Sunday, February 22, 2009

freud?

--Word to the wise - some of the imagery contained herein is somewhat disturbing to myself, but I feel the urge to write it all out anyway. Any viewers who would rather not peer into a strange mind at rest, feel free to pass on this one.--

This is an odd venue to get into dreams and shit, but sometimes I'm just struck by the things that the mind creates while the body rests.
I never really gave much thought to what it meant when I heard people say they woke up in a sweat. It happened the other night, and aside from being disgusting, and disruptive to any further sleep I would get, it was an interesting experience.
I remember when I had just woken up, before I had even given any thought to why I was so hot, one of the first things that came to my mind was hell. That's what it felt like in my mind just a short while ago. I don't know how other people's dreams work, but mine have a rather staccato, shifty quality of imagery to them, so to anyone who is still reading this, bear with me.
Imagine riding along a dark dirt road at night, surrounded by thin mats of shrubbery high enough to conceal a man standing. It must have been one of those open-top safari style jeeps, I don't know who was driving, but I was riding in the back, and it was a little bumpy.

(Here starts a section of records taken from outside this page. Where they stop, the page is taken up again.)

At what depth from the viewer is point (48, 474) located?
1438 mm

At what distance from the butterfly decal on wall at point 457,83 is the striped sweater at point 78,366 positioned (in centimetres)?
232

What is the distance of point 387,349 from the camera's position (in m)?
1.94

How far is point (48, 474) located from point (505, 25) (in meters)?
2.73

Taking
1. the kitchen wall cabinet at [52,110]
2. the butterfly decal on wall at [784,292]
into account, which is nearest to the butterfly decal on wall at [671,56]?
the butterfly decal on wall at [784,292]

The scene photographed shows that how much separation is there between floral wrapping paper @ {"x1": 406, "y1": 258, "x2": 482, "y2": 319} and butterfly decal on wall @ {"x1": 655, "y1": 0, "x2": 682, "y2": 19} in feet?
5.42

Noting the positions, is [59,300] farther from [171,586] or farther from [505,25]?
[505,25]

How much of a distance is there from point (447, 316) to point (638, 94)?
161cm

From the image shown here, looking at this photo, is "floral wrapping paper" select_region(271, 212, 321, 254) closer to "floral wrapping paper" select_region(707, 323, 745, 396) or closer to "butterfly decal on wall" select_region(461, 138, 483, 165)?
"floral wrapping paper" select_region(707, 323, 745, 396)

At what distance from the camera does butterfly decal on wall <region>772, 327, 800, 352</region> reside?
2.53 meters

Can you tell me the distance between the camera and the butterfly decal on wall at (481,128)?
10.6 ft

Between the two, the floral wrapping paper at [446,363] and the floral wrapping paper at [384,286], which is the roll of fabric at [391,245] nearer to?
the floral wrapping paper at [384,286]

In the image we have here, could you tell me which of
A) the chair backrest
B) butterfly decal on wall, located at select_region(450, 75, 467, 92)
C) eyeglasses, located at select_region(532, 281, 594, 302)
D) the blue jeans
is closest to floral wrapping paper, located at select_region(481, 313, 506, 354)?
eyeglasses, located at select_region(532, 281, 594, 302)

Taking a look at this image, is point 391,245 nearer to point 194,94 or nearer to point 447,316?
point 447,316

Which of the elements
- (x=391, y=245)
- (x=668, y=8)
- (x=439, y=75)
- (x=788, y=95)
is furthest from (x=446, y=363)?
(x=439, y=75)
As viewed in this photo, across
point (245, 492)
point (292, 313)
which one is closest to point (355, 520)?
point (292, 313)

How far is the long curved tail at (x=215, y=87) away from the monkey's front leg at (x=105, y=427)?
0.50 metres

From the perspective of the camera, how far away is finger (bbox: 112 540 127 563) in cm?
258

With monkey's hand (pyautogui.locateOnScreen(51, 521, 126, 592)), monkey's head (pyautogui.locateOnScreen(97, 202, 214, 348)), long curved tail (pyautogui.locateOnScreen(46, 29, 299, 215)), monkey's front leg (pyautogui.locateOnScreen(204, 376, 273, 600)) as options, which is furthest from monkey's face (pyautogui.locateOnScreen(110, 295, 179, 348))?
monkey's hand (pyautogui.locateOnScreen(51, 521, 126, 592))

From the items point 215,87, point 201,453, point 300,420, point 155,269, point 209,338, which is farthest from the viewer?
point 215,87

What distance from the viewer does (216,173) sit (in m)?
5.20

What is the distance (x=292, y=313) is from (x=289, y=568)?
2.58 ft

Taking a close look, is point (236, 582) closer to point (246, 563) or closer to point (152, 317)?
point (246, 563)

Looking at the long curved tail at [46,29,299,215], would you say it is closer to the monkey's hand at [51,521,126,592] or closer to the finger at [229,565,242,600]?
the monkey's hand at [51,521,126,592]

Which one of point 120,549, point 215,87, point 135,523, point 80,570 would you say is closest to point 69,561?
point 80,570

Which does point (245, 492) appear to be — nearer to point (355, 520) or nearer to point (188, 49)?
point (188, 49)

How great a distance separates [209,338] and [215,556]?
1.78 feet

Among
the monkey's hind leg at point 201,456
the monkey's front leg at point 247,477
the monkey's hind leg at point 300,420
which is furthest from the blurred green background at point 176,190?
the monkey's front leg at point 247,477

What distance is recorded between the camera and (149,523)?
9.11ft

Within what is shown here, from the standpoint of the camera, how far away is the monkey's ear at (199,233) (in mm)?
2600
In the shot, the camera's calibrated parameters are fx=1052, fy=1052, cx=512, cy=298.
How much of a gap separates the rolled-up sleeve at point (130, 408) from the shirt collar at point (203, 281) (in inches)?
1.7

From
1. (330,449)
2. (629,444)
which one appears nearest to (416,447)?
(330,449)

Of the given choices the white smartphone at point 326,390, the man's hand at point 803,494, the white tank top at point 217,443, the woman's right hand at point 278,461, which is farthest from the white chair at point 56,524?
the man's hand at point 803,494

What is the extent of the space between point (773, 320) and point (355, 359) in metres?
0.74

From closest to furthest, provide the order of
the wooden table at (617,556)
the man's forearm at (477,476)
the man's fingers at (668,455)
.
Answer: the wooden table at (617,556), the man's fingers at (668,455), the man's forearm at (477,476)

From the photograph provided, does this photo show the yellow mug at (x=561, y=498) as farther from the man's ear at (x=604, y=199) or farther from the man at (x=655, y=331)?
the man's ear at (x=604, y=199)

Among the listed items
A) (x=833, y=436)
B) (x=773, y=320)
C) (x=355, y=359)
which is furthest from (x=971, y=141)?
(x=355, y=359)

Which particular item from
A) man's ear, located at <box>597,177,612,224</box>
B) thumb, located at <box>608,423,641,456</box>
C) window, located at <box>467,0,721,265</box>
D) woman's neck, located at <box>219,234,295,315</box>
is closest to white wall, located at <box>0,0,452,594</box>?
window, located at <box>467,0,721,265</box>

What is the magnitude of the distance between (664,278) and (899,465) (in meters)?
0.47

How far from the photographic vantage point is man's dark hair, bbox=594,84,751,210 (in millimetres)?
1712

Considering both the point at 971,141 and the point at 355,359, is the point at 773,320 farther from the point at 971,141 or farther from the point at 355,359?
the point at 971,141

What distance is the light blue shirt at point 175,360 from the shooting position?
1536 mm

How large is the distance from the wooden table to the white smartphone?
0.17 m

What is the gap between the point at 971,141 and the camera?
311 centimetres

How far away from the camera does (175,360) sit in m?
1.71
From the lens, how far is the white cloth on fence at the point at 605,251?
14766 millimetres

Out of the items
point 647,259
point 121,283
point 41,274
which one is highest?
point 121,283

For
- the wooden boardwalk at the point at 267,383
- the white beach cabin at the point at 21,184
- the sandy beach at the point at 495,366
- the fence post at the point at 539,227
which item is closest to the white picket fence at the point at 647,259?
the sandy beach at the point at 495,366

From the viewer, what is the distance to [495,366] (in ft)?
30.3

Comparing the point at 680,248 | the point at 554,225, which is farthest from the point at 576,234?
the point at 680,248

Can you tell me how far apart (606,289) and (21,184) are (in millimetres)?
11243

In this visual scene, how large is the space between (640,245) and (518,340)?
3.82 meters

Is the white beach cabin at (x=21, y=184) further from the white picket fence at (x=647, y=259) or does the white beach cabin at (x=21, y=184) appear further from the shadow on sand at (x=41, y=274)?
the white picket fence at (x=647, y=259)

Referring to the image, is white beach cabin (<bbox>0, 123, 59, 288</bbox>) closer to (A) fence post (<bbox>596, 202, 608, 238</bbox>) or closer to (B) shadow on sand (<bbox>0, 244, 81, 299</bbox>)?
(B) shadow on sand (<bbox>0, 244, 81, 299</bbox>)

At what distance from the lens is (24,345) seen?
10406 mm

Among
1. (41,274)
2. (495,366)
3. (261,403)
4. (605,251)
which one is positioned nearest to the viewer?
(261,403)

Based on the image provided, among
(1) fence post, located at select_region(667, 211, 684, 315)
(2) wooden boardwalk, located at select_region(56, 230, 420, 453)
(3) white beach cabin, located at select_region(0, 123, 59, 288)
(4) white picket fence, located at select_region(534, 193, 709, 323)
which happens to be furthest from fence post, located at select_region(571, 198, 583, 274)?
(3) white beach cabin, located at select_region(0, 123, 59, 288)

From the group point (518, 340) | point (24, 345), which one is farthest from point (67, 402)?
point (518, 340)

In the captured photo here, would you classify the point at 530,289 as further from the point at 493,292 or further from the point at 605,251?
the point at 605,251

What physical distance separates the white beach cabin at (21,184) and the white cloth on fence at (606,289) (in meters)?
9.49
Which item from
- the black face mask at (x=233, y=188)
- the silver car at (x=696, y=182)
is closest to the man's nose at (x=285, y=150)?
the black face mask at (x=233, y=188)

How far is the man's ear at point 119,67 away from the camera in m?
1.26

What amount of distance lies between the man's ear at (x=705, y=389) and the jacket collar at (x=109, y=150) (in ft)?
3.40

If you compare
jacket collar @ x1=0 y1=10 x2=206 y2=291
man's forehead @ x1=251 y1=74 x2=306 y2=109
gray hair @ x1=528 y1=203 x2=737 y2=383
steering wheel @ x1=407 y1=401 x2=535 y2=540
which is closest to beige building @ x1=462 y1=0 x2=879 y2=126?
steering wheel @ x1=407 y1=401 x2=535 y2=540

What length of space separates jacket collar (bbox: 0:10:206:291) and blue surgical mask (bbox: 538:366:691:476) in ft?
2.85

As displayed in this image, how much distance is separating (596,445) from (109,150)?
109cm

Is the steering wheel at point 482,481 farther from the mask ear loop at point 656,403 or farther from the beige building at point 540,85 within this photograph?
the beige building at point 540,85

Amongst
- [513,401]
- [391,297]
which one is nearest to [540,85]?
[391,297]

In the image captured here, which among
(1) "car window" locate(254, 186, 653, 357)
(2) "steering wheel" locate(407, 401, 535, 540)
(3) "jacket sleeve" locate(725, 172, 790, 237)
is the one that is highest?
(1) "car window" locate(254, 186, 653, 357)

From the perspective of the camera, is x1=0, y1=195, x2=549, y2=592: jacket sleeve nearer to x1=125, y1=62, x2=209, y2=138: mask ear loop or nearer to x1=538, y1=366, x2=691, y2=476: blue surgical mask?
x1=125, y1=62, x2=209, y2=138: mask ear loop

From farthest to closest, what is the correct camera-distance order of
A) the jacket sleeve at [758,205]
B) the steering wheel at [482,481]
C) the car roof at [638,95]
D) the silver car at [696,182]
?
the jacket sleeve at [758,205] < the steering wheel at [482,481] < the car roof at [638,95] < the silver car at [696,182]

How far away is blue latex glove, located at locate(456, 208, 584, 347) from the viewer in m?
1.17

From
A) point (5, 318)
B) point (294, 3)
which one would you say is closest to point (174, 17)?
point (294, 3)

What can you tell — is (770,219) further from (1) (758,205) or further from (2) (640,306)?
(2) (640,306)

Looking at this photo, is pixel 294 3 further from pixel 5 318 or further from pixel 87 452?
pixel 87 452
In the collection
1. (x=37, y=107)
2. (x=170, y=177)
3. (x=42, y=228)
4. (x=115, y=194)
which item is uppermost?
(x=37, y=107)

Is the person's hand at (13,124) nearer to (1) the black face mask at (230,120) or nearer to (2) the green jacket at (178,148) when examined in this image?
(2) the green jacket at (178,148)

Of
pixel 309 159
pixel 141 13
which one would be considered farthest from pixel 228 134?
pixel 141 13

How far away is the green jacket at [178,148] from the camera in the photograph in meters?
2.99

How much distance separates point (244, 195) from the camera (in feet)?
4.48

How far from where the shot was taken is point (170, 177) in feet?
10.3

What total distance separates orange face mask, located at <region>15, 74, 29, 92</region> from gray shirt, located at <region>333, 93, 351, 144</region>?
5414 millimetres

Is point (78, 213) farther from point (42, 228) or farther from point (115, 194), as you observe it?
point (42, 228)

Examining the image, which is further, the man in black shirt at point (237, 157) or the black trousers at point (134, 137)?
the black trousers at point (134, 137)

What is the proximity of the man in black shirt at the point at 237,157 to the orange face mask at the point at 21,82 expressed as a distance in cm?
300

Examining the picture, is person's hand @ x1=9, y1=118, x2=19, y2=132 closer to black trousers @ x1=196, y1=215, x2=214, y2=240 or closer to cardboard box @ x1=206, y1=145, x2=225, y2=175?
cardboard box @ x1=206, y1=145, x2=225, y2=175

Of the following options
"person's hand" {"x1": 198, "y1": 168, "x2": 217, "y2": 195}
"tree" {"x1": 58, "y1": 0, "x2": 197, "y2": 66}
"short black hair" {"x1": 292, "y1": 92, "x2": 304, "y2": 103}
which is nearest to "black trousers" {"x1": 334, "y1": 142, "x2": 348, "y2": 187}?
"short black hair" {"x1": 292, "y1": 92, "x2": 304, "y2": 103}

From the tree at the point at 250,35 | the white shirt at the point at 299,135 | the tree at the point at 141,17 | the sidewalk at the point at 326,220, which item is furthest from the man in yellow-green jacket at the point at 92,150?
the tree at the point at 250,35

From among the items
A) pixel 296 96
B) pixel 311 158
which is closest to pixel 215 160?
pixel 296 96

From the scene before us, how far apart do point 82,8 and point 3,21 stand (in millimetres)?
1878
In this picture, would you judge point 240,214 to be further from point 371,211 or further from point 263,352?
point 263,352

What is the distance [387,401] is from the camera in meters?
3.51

We came around a bend, and the brush cover got gradually thicker, growing into full on forest as you got further away from the road. There was a faint glow as of a campfire all around bordering the road and the GI Joe style army tents which were scattered into the distance. All of a sudden, I knew I was out of place, but I wasn't sure if they knew. There were people, disgruntled, beaten looking soldiers sitting on makeshift chairs outside of their tents. Then there was the clatter of automatic gunfire, in no particular direction, but coming from all around me the further we drove on the road. One got the sense of anger, hostility aimed at no particular place, just unabashed disdain. Enmity.
It looked like there was just as likely to be any number of wild carnivorous predators of the African bush-country on the receiving end of that fire than anything else, but any of God's creatures would have long since perished in the face of such incessant, hateful discharge of assault weaponry. Suddenly I had a gun myself. Something like an M-16, it felt almost weightless in my hands. The broken faces and tattooed necks of shaven female marines stared back at me with meaningless eyes, discerning if I was a foe. I don't think they were shooting each other, but I don't think they had any friends either. I figured as long as I held my weapon close as if I was ready to use it I was safe. Relatively. I had no idea what I was supposed to be shooting at. But I feared if I shot at nothing, they would know I wasn't one of them, and that certainly be bad. As if by some natural reaction to the rising tension, I remembered I could fly, or rather, slowly begin to rise from the back of the jeep like a hot air balloon, and head for the relative safety of one of the high tree tops. When I got a few feet off the ground I realized that my latest trick would surely blow my cover if spotted. One of the bald-headed, soul-less eyed lady marines glanced up at me with the deliberation of a hollywood zombie. Before she had a chance to raise her rifle I instinctively put one in her face from about 50 feet in the air, it felt less personal from that distance. I quickly glanced around my periphery to see if anyone had noticed the lone shot amongst the background cacophony that broke up the otherwise deafening silence of a vast unknown wilderness. I reached a perch in the trees where I thought I would be able to get a better view and discern what was happening. But I never managed to turn my glance from the body that barely moved as I dispatched the life it contained. The chaos continued.
Then suddenly, my safe perch in the tree became a safe perch up in a high window sill, in my 10th grade study hall room back at Gilman. The ceiling was much higher for some reason, and I was still in hiding, but the soldiers were now teachers and deans from my old school that I didn't recognize. I glanced to my left and up on the ledge with me was my dog Django. I shuffled to hide his presence behind a makeshift curtain that was clearly too small to conceal either of us. My sense of danger heightened as the activity in the room below increased. I sensed if they saw me, it would be curtains for both of us, why I don't know. But there was a writing. An assignment that I had turned in, perhaps that was what they were looking for. I knew it was brilliant. If only they would read it, they would spare me my torturous fate as they could now see my value. It worked. As if by magic they had read it, and they loved it. And I glided down from my perch like a bird of prey, not a single flap of my arms, just gliding. And there was peace.
But I woke up in a sweat, and terrified.